* _The request_
Below, take the line with "Among the available items" up to and including the line with "jagged rock @ pyautogui.locateOnScreen(499, 403, 733, 490)", and write those lines out again with "dark water patch" replaced by "shadowed water area" and nothing else altered.
-- Begin Provided records --
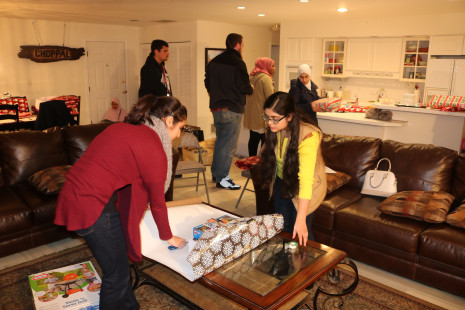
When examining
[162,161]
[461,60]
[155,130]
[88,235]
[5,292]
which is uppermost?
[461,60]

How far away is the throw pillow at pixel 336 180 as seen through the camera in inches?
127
-- End Provided records --
-- Begin Provided records --
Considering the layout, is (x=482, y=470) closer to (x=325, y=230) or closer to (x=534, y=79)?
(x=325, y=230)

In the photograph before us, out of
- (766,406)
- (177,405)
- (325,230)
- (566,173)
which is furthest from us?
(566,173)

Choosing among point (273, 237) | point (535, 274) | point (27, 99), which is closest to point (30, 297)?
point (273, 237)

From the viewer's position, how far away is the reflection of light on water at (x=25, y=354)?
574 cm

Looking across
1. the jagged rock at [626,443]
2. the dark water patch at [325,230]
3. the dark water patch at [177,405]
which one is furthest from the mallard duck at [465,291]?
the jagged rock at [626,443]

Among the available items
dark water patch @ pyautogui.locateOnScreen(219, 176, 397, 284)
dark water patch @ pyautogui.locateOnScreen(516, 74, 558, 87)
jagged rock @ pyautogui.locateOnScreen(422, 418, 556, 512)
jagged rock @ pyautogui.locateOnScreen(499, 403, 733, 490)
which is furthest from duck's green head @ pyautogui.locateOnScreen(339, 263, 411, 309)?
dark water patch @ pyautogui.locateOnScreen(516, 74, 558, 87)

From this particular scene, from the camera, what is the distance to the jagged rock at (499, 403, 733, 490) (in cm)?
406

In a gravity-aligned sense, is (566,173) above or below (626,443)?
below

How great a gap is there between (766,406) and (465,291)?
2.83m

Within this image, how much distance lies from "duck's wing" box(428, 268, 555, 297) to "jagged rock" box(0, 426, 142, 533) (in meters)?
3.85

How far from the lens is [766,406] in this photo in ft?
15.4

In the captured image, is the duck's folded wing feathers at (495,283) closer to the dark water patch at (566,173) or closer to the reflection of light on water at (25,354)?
-- End Provided records --
* _Written reply_
Among the available items
shadowed water area @ pyautogui.locateOnScreen(219, 176, 397, 284)
shadowed water area @ pyautogui.locateOnScreen(516, 74, 558, 87)
jagged rock @ pyautogui.locateOnScreen(422, 418, 556, 512)
jagged rock @ pyautogui.locateOnScreen(499, 403, 733, 490)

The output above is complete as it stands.